Trichophyton rubrum was the most common aetiological agent isolated in this study (68.63%) which is in conformity with other reports. [2],[3],[4] It was followed by Trichophyton mentagrophyte (23.53%) and Epidermophyton floccosum (3.92%). Trichophyton violaceum and Trichophyton tonsurans were isolated one each (1.96%). No case of Microsporum was detected in the present study as also reported in several other studies.[3],[4] Dermatophytosis was seen to occur more (63%) during the hot and humid months of the year.

The present study has given us a clear insight into the mycological aspect of dermatophytosis in Assam and indicated no significant difference in the distribution of various species of dermatophytes in Assam as compared to other parts of India.

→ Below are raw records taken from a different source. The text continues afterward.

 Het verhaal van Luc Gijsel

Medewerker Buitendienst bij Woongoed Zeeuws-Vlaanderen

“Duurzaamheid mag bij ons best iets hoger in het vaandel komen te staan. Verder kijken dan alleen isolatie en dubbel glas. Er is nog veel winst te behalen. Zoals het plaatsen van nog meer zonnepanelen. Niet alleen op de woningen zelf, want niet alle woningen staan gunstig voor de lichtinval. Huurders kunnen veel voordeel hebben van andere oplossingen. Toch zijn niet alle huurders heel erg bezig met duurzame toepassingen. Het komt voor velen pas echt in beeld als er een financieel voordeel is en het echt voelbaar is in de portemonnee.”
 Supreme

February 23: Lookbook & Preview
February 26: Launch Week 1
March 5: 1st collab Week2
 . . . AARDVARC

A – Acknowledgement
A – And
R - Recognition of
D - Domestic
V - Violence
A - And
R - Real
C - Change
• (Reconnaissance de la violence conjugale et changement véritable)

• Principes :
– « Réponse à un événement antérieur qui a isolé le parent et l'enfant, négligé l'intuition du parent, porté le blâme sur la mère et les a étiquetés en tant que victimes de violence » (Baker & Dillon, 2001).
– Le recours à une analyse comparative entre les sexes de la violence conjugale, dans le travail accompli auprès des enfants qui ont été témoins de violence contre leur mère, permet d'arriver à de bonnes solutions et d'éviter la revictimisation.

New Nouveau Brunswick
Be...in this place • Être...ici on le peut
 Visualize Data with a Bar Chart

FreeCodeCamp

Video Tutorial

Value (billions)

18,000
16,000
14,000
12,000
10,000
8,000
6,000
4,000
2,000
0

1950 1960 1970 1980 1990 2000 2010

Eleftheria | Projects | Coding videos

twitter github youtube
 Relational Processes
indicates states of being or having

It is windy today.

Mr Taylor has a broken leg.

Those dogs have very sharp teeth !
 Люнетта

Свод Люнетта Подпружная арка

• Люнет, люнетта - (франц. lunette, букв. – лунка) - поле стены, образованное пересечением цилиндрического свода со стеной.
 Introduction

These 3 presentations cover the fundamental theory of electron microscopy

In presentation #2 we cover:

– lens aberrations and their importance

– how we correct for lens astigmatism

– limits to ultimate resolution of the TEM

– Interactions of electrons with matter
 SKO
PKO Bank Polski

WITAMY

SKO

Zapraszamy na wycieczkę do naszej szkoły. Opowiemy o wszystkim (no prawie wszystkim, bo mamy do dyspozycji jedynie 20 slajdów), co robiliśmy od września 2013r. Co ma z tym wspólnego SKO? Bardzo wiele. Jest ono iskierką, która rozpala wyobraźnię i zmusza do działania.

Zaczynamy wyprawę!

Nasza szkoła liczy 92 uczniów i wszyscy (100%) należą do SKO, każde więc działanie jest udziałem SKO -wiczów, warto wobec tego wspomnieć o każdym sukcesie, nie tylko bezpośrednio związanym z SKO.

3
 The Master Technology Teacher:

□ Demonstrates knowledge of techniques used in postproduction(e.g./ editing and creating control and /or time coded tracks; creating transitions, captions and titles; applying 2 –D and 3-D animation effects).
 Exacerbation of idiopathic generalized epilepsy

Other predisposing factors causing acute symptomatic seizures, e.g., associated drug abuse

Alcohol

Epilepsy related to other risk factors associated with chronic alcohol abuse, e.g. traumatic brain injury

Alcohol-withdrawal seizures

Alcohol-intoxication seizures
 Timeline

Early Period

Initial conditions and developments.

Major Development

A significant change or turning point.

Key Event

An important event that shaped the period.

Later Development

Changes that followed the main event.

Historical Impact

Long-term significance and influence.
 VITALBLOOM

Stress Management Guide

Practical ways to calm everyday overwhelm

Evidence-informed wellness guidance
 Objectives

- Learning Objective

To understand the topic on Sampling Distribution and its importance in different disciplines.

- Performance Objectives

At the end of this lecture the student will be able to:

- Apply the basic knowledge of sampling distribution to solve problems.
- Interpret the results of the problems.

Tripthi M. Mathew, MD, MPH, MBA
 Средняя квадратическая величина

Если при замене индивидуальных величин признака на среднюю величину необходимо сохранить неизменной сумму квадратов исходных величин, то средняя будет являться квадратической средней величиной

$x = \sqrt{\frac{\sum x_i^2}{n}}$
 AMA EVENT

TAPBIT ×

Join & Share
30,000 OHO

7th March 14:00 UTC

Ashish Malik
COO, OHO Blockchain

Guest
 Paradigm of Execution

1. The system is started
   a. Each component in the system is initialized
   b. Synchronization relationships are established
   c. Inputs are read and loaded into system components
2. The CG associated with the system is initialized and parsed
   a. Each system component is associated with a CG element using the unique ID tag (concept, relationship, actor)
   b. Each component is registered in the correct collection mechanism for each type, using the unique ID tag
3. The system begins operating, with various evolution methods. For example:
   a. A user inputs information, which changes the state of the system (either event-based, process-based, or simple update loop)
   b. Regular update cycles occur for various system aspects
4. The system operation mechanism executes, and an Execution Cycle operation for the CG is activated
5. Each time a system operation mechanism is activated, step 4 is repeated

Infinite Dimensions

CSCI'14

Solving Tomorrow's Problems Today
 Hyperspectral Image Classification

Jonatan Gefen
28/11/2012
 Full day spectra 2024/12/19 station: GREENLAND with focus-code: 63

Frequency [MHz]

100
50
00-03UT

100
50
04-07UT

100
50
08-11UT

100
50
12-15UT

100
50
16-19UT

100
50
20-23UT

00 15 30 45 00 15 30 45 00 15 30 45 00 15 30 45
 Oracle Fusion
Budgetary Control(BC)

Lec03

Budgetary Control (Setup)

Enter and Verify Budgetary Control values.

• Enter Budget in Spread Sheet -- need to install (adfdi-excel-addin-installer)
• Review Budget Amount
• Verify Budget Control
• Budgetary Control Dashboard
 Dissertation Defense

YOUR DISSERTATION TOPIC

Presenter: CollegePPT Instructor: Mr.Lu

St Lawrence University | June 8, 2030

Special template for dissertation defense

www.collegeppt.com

1Emmons CW, Bindford CH, Utz JP, Kwon-Chung KL. Editors. Dermatophytoses, Chapter 10. In : Medical Mycology, 3rd edn. Lea & Febiger: Philadelphia; 1977. p. 117-67.
2Gujarathi UK, Sivarajan K, Khubnani H. Dermatophytosis Loni. Indian J Med Microbiol 1996: 14: 116-7.
3Mohan U, Jindal N, Devi P. Dermatophytosis in Amristsar. Indian J Med Microbiol 1997; 15: 46.
4Mohanty JC, Mohanty SK, Sahoo RC, Sahoo A, Praharaj Ch. N. Incidence of Dermatophytosis in Orissa. Indian J Med Microbiol 1998: 16: 78-80.
5Forbes BA, Sahm DF, Weissfeld AS (Editors). Laboratory Methods in Basic Mycology, Chapter 53. In : Bailey and Scott's Diagnostic Microbiology, 11th Edn. Mosby: St. Louis; 2002. p. 711-97.